Schreckens- und Trauergesten
ya waili („Oh mein Gott“)
Eine Bewegung, wie sie in vielen Kulturen eher von Frauen als von Männern verwendet wird: die Frau schlägt sich mit der Hand auf die Brust, wobei sie sich mit dem Körper vor und zurück wiegt.
ya musibatah („was für eine Katastrophe“, „wie schrecklich")
Zwar gleicht diese Geste fast dem Willkommensgruß, hat aber eine ganz andere Bedeutung.

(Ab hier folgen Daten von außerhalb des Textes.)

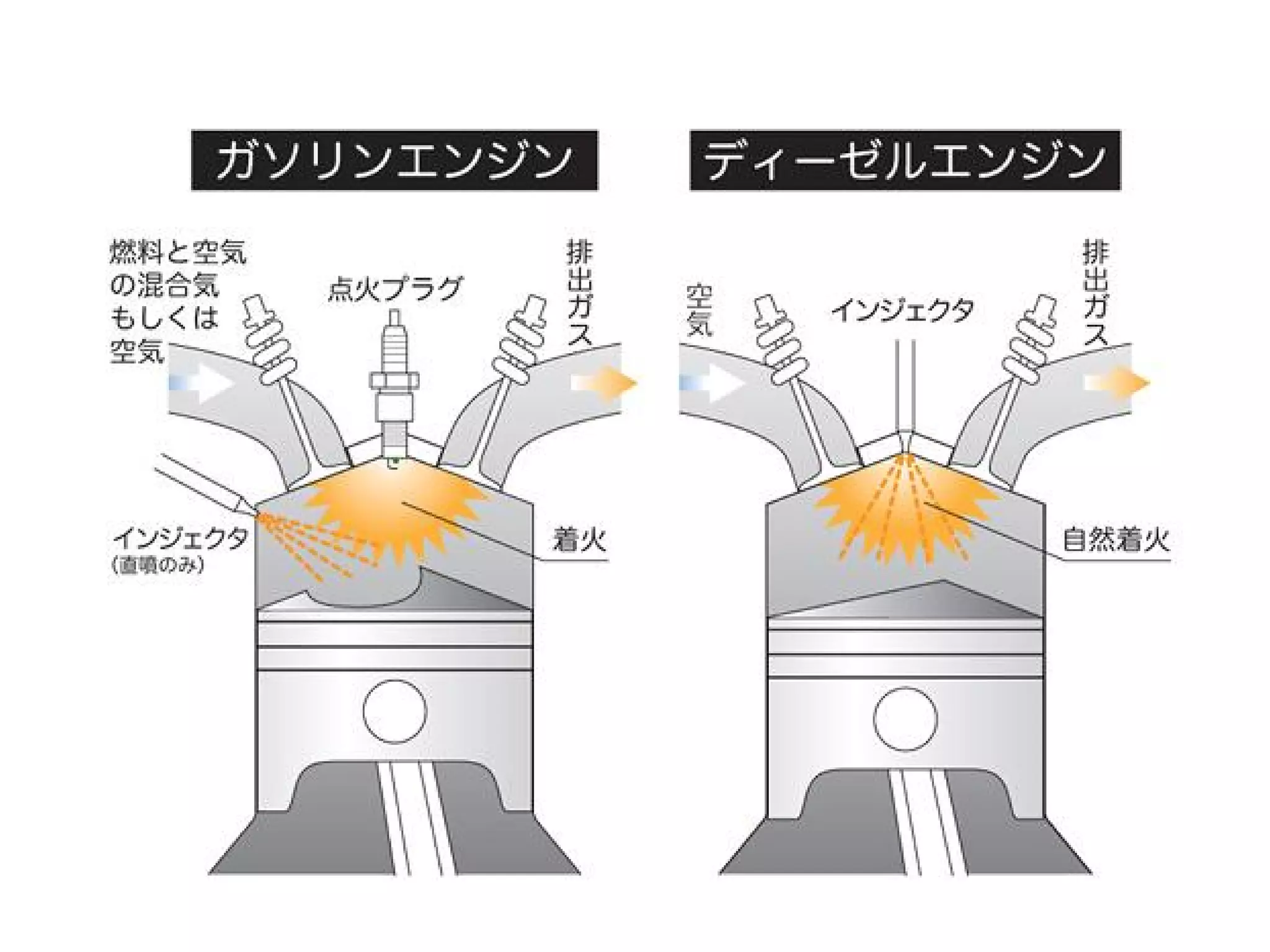 ガソリンエンジン

燃料と空気の混合気もしくは空気

点火プラグ

排出ガス

インジェクタ
(直噴のみ)

着火

ディーゼルエンジン

空気

インジェクタ

排出ガス

自然着火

Auch wird die Hand nicht sanft auf den Kopf gelegt, sondern es wird mit der Hand mehrere Male auf den Kopf geschlagen um kundzutun, dass ein schreckliches Unglück passiert ist.
latm (schlagen, hier: sich ohrfeigen)
Um mitzuteilen, das etwas Schreckliches passiert ist, schlägt man sich auf eine oder auf beide Wangen, nicht mehr ein und aus wissend, was getan werden soll…
schamat („entsetzlich“, „was für eine Schande“)
Größte Verzweiflung kann zum Ausdruck gebracht werden, indem mit dem rechten Zeigefinder die Wange hinuntergefahren wird. Dieselbe Bewegung begleitet oft auch die Beschreibung eines schrecklichen Ereignisses, kann aber auch ein völlig andere Bedeutung haben:
Andere Gesten
etba wadschak („Versprich es mir“ oder auch „halte Dein Versprechen“)
Auch wenn die Hoffnung zum Ausdruck gebracht und dazu ermuntert werden soll, dass ein Versprechen gegeben oder eingehalten werde, verwenden Frauen oft den rechten Zeigefinger und fahren sich damit die Wange hinunter.
fisa („jetzt aber schnell“)
Ein meist mehrmals wiederholtes Schnalzen mit Daumen und Zeigefinger zeigt an, dass etwas schnell getan werden muss.
wa a la ainak („ob es Dir passt oder nicht“)
Wer mit der Faust einer Hand kräftig die Handfläche der zweiten Hand reibt, bringt zum Ausdruck, dass eine geplante Handlung ungeachtet aller Proteste durchgeführt wird oder auch schon, dass man etwas allen Schwierigkeiten zum Trotz geschafft hat. .
schusch („oh nein!“)
Hier handelt es sich um eine bestimmt vielerorts gebräuchliche Geste, im Jemen allerdings beißt man sich nicht in den Finger sondern in den Knöchel des Zeigefingers, wenn eindrücklich gefordert wird, kein Wort über ein bestimmtes Thema zu verlieren oder etwas zu verraten, bzw. ein Geheimnis preiszugeben.
Es kommt auch vor, dass sich jemand als Zeichen größten Bedauerns zwischen Daumen und Zeigefinger in die Hand beißt, z.B. wenn man etwas sehr Wichtiges vergessen hat.
zant (Arroganz)
Als „hochnasig“ wird jemand beschrieben, indem man die Nase mit dem Zeigefinger nach oben schiebt.
tanisch, tanisch („Vergiss´ es“)
Hier wird mit der geöffneten Hand symbolisch etwas nach rechts weg geschoben, während man nach links schaut.